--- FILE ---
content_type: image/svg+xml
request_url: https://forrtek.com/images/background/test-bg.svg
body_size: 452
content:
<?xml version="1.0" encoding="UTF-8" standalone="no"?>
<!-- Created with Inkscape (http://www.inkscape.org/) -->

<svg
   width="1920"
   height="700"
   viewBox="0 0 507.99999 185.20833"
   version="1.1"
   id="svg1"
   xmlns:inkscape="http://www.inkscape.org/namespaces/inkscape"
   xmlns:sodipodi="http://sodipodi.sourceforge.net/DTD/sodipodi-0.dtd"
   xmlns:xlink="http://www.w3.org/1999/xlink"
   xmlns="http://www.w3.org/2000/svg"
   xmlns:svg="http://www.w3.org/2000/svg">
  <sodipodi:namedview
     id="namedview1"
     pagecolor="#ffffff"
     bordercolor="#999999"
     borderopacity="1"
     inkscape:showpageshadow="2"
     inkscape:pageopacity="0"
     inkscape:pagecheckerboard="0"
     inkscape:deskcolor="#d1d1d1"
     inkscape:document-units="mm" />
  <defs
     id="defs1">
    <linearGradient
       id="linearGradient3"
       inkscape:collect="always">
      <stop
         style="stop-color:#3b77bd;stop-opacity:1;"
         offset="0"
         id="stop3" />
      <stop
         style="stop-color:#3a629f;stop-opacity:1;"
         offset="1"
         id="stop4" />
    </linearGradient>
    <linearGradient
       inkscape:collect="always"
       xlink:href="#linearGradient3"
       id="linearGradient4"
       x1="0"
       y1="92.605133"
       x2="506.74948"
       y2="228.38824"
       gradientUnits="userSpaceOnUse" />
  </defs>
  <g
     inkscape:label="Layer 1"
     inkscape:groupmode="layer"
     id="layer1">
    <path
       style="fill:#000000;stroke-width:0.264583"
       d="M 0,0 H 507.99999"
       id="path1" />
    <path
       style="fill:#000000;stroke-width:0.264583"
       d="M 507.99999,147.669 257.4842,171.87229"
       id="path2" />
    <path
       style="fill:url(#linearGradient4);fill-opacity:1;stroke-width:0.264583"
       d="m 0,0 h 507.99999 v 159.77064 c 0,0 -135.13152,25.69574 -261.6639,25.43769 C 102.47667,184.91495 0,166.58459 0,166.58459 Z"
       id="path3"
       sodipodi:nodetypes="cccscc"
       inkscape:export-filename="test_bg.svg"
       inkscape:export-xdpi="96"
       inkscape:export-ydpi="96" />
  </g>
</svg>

^^^^^^^^

● ASSIGNMENT
Identify the lines above that contain the word "xmlns", then copy them.

● EXPECTED OUTPUT
   xmlns:inkscape="http://www.inkscape.org/namespaces/inkscape"
   xmlns:sodipodi="http://sodipodi.sourceforge.net/DTD/sodipodi-0.dtd"
   xmlns:xlink="http://www.w3.org/1999/xlink"
   xmlns="http://www.w3.org/2000/svg"
   xmlns:svg="http://www.w3.org/2000/svg">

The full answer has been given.